Five Thirty Eight is really dope. I love them because they have datasets that can be difficult to obtain without doing all of the web scraping yourself. You can find everything from data collected about Donald Trump’s Twitter to police killings. Their data is available through Github.
4. Data.world
I couldn’t make a list without Data.world. Data.world puts massive amounts of data at your fingertips. If the Green Lantern’s ring differed from person to person then Data.world would be that head Green Lantern person’s ring; I can not remember their name.
5. Quandl
See if you can pronounce the name without research. I had to include a platform for economic and financial data. Finance data is truly as close to gold as we are going to gold. Quandl is a NASDAQ platform that provides a variety of financial datasets. Not every dataset is free, but Quandl still provides more than enough to make our list.

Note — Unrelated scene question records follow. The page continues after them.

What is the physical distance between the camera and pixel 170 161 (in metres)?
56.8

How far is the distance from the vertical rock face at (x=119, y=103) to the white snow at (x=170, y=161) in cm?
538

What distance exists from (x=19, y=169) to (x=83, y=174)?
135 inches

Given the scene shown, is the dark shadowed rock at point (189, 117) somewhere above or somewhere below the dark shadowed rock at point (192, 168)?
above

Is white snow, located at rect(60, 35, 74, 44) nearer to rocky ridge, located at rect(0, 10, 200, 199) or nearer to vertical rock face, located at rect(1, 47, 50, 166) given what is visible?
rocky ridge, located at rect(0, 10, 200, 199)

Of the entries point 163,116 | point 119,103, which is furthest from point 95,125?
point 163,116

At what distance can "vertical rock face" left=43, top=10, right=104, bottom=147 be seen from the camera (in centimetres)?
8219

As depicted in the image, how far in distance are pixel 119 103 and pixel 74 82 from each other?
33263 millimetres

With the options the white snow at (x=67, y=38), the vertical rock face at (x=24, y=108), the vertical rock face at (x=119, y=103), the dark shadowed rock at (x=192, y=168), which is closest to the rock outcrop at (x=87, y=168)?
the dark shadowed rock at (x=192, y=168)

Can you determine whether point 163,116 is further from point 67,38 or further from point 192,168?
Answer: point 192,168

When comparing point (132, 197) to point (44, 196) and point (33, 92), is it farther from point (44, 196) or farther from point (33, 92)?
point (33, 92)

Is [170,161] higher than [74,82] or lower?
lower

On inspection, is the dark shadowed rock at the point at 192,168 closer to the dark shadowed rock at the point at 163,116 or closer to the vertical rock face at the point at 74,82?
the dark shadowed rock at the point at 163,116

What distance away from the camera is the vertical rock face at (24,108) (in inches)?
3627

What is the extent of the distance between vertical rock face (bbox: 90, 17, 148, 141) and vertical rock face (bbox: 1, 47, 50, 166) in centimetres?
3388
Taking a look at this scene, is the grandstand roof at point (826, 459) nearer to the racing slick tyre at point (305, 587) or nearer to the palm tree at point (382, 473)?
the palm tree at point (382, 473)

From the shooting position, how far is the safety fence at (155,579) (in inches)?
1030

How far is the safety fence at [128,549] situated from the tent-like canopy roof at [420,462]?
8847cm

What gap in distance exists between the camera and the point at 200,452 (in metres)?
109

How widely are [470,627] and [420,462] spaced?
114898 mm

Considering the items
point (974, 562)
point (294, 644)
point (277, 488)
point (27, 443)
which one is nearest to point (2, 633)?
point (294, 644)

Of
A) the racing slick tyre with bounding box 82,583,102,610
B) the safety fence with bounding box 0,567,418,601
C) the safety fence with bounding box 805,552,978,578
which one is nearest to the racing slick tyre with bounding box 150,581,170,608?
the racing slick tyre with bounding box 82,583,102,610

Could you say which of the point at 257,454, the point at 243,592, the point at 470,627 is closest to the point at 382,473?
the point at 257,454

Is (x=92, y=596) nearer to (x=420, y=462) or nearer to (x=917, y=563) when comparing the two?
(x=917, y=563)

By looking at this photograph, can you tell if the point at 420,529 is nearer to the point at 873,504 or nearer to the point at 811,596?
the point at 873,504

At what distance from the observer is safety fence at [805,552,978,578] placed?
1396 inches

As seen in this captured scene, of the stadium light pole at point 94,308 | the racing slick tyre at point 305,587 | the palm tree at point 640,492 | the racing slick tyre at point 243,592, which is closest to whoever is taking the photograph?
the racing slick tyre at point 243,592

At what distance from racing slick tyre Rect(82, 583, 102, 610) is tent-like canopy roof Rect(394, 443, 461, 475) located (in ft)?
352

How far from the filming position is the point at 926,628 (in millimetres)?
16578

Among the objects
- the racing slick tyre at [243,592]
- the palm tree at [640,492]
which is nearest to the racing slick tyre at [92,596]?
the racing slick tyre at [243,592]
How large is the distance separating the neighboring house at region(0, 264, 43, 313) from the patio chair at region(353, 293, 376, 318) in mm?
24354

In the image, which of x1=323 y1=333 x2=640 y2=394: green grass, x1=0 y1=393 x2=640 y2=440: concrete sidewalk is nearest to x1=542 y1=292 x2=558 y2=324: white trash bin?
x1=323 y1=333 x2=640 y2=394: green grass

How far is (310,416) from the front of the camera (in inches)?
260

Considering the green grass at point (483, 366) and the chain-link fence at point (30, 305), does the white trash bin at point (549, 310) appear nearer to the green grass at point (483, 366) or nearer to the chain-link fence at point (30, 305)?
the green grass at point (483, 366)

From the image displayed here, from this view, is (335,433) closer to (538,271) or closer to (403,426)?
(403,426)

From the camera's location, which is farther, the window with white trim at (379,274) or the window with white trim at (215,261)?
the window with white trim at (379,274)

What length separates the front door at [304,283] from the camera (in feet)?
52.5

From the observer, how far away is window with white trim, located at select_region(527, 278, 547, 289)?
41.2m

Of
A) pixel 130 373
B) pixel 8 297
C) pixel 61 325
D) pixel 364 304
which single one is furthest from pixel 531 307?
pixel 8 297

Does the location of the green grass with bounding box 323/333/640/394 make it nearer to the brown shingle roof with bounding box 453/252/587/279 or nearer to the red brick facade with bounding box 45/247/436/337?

Facebook, Netflix, Amazon, and Google all allow you to download your personal data. Check it out and see what devil you can pull form those details. Maybe you can find habits that you weren’t aware of. I have pulled my location data from Google and I am beginning to make a map of all the places I have visited. Plus, you will be extremely surprised and maybe even a bit creeped out about the amount of data they have on you.
It is important to remember that accurate and reliable data is essential to training accurate models. With the variety of data platforms available, you can pretty much ensure no evil will escape your sight, Green Lantern. The amount of possibilities will only be limited by your imagination. Go see what you can cook up by looking at these platforms and downloading your own data. Maybe you can join two or more datasets and find some Rosetta Stone level revelations.